According to the latest official statistics, food prices - driven mainly by bread - jumped by 6.6 per cent on the year, the highest rate since July 1993.

We have all seen massive rises in the price of petrol also in recent months, skirting dangerously close to the £1 per litre mark. Petrol prices rose by 18.5 per cent on the year - the biggest increase since July 2000 - due mainly to the price of oil surging to near $100 a barrel.

Despite slow price growth in the UK housing market, house prices are still generally out of the reach of first-time buyers, making it increasingly difficult for them to get onto to much sought after property ladder.

The cost of raw materials also shot up quite sharply in November, indicating that inflation pressures are mounting despite signs that the economy may be slowly grinding to a halt.

This dismal situation is made all the more worse by a serious dearth of housing - which the government has pledged to sort out by 2015.

The recent interest rate cut by the Bank of England to 5.5 per cent - the first cut in over two years - was seen as a much-welcomed relief for mortgage holders, who can now expect slighter cheaper monthly mortgage payments and cheaper borrowing.

But according to new figures from the Council of Mortgage Lenders (CML), homeowners are putting the highest percentage of their salaries towards mortgage interest payments in 16 years.

Rising house prices and interest rates this year have significantly pushed up the proportion of income needed to service a mortgage.
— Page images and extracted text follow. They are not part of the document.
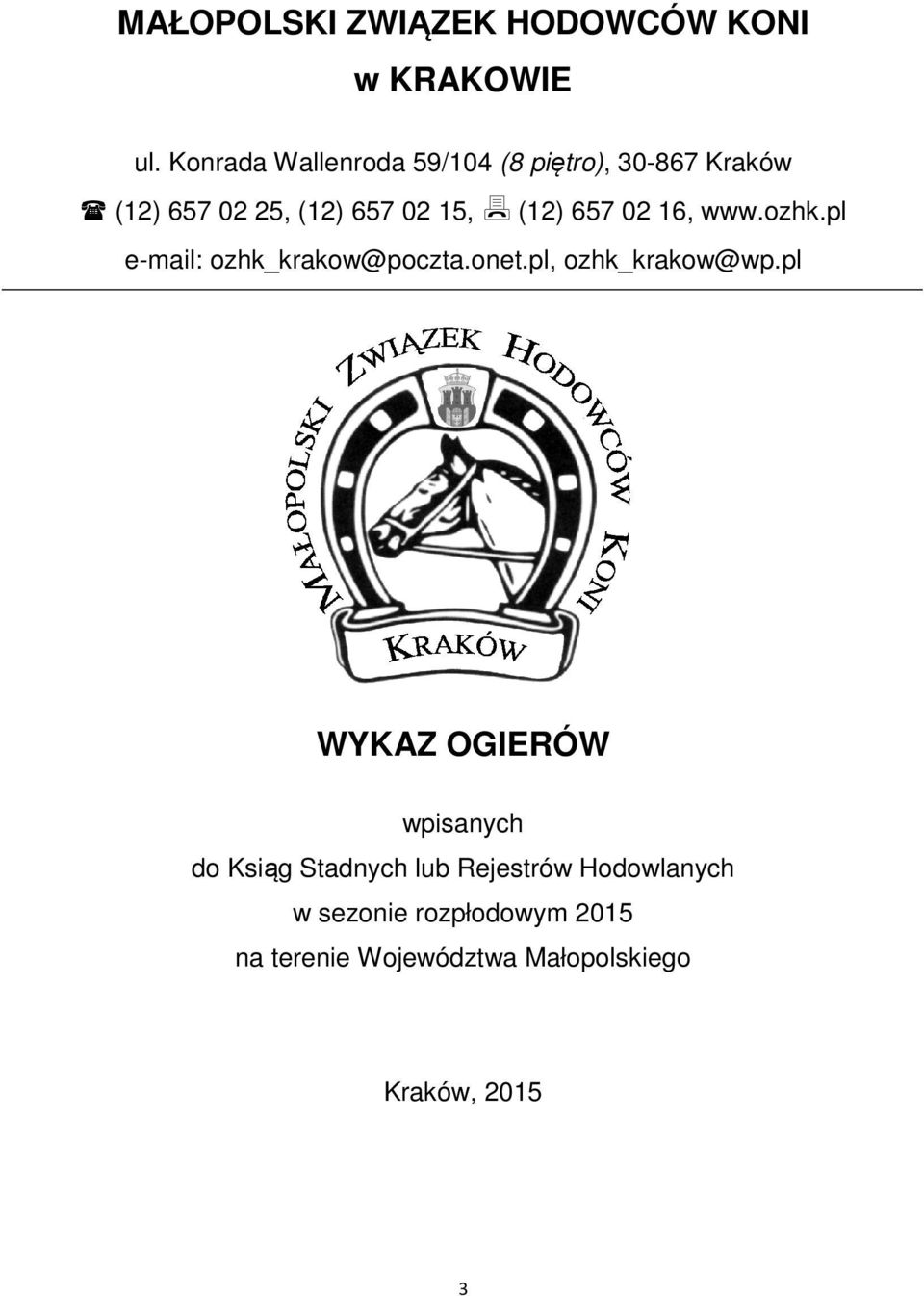 MAŁOPOLSKI ZWIĄZEK HODOWCÓW KONI
w KRAKOWIE

ul. Konrada Wallenroda 59/104 (8 piętro), 30-867 Kraków
(12) 657 02 25, (12) 657 02 15, (12) 657 02 16, www.ozhk.pl
e-mail: ozhk_krakow@poczta.onet.pl, ozhk_krakow@wp.pl

MAŁOPOLSKI ZWIĄZEK HODOWCÓW KONI
KRAKÓW

WYKAZ OGIERÓW

wpisanych
do Ksiąg Stadnych lub Rejestrów Hodowlanych
w sezonie rozpłodowym 2015
na terenie Województwa Małopolskiego

Kraków, 2015

3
First-time buyers used an average of 20.6 per cent of their income just to pay mortgage interest in October.

This is the highest level since 1991, when home-movers were putting a mere 17.6 per cent of their pay towards monthly mortgage payments.

We had all been hoping that the Bank of England would graciously cut interest rates again. Indeed, some financial commentators had speculated that we could all expect two more interest rate cuts over the next year.

These hopes have been dashed because analysts say that in the light of new data that shows a general hike in prices, the monetary policy committee will be more cautious of making further interest rate cuts in the near future.

"The producer price inflation data highlights the fact that the Bank of England needs to be confident that slowing growth is diluting underlying inflationary risks before trimming interest rates further," Howard Archer, economist at research group Global Insight told the Guardian.

According to the CML, just under a third of consumers are choosing variable rate mortgages in the hope their repayments will come down in line with falling interest rates.

Hopefully, the Bank of England will reduce rates further somewhat so this trend of Brits being unable to afford mortgages will start to reverse itself.